Import existing VEP annotations from vcf or CSQ

Hello, I am pretty new to hail, so please excuse if I might ask some basic questions.
I would like to use existing CSQ annotations from a vcf which have been created before importing it to hail. Is there some script to smoothly extract the CSQ information in a row field, as hl.vep would do?

I don’t know of one. Dealing with the VCF CSQ field is a nightmare.

It’s probably worth it to re-vep in Hail, if you’re running on the cloud.

Thanks for the instant reply. Okay, will keep trying. So far I had some issues running it. It starts to create the respective row fields, but then it stops before adding any annotation. The last line of the log is:

2019-10-09 14:23:26 root: INFO: is/hail/codegen/generated/C_etypeEncode_78.ENCODE_o_tuple_of_END_TO_o_struct_of_END_1 instruction count: 7

any take on this ?

what is your pipeline?

Just figured out that customized VEP runs (local) are probably an issue. Probably due to configuration of the vep_json_schema as I suppose. Maybe a solution is to import annotation (–tab output from VEP) as extra table and use the variant identifier like chrom_pos_ref_alt for merging.

Are you using Hail on GCP Dataproc? The hailctl utility handles all VEP configuration for you.

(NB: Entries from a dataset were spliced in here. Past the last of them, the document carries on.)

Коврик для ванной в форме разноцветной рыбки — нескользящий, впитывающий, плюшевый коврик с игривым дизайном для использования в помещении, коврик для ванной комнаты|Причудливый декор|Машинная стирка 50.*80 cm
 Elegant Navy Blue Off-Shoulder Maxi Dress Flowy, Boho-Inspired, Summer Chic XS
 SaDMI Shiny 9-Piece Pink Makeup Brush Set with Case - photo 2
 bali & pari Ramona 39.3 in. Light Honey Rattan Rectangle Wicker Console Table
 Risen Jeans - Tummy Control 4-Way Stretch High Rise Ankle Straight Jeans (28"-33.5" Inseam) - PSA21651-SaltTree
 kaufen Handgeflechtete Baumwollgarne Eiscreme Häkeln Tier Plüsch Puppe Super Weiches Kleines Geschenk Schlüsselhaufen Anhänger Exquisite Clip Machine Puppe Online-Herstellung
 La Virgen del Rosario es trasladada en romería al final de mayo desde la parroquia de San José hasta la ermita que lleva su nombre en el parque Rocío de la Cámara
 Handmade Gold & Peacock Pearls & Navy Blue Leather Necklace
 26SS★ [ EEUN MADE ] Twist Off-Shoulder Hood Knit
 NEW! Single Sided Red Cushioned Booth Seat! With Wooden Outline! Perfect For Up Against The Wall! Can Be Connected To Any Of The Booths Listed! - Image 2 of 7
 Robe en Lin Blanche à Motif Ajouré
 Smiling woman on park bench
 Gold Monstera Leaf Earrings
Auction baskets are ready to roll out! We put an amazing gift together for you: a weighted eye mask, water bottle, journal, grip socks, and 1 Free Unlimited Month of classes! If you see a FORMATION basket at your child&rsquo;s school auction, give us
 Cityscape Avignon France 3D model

No, I want to (have to) use it locally.
I’ve now imported output from local vep as table along with an import of the vcf.
The tab output from vep only provides variant annotation but no genotypes, so this is why I have to also import the vcf.

hl.import_vcf(‘VEP.vcf’,reference_genome=‘hg38’).write(‘data/test.mt’, overwrite=True)
mt = hl.read_matrix_table(‘data/test.mt’)

mtanno=hl.import_table(‘VEP.txt’)
mtanno = mtanno.key_by(‘Uploaded_variation’)

Now I need to create a shared identifier from “mt” to merge with “mtanno” key, which looks like this:

“1_100_C/G”
“1_1000_AA/-”

Any suggestions on how to do this ? Thanx !

That doesn’t look like a min-repped, left aligned variant, which will create problems for joining against your dataset, if your dataset is min-repped and left aligned.

What does mt.filter_rows(mt.locus == hl.locus("1", 1000)).alleles.show() print?

Are you sure the VEP output doesn’t have a standard variant format like 1:100:A:T? We have parsers for that. If not, you’ll need to hack something yourself with split.